Aveliis Post (Estonia) on the impact of the CLIL and literacy workshop (June 2015)

Can you envisage ways in which you can disseminate the "Pluriliteracies Teaching for Learning" approach? Did the workshop make the approach clear enough?

Liss Sylven (Sweden) on the dissemination of the "Pluriliteracies Teaching for Learning" approach

Pluriliteracies FAQ

1. Why bother? 

The Graz model is a dynamic framework that supports teachers design classes that foster deep learning. It invites teachers to reflect on their current practice, rethink it by becoming more aware of the role literacy development plays in learning, and will help them redesign their lessons. By so doing, the lessons’ potential for deep learning will increase significantly. 

2. What are the practical implications of the model?

The model has not been tested yet. However, once it is trialled in a variety of contexts with different kinds of teachers, learners and subjects the results of this process will be made available. If you would like to collaborate in the trialling process by developing materials and activities based on the model and testing them in your context, please contact us. The results of the piloting phase will feed into a user manual.

3. How does the concept of competences tie in with the model?

It is widely acknowledged that competence models have a number of shortcomings due to their dissociation from content. This model can act as an alternative because it fuses the conceptual and communicative continua.

4. If we are asking subject teachers to address the literacy demands in their subject in L1 [which they are often resistant to in the initial instance], how do we convince them to introduce it in the L2 [particularly in a country where the L1 is English]?

If the final expected outcome of education is a fully-functioning citizen, then deeper learning becomes essential. This kind of learning will only occur through a process of increasingly refining understanding, and this process requires communicating emerging understanding, and thus language. This means that any teacher who wants to facilitate deep learning needs to keep students’ language development in mind. 

Teachers who teach through a foreign language, or an L2, normally have a heightened awareness of language and its role, and students who study through a foreign language are normally more prepared to focus on language too. Therefore, a subject taught in a foreign or second language may be the most natural and helpful context in which to initiate the awareness raising about the importance of language necessary to create opportunities for deep learning. 

5. How flexible/ rigid is the model?

 Every context is specific and so the model has to be flexible. It’s a dynamic teaching and learning model that can be applied to any language and any subject because it’s deeper than subject and language as it’s a fusion of both. It’s a framework that premises five key principles that can be applied to all subjects.

6. How can the model be put into practice? What are the practical implications?

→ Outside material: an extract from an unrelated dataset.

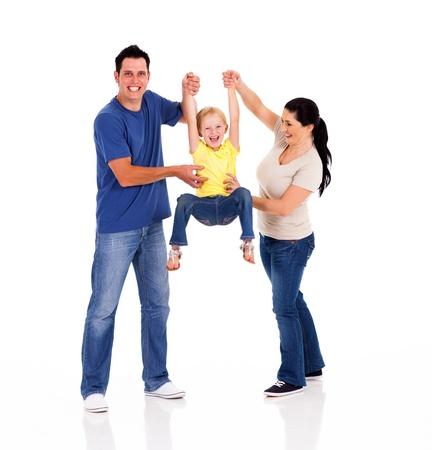 family tickle: fun young parents playing with little daughter isolated on white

 In order to put this model into practice, teachers need to

  1. be willing to foster deep learning and understand the importance of languaging to make this kind of learning possible 
  2. become aware of the literacy demands of their subject
  3. become familiar and comfortable with meaningful formative assessment strategies

The final implementation of this approach to learning will depend on meaningful planning of teaching. In order to help make this change possible, it is suggested that a community of practice is formed in schools.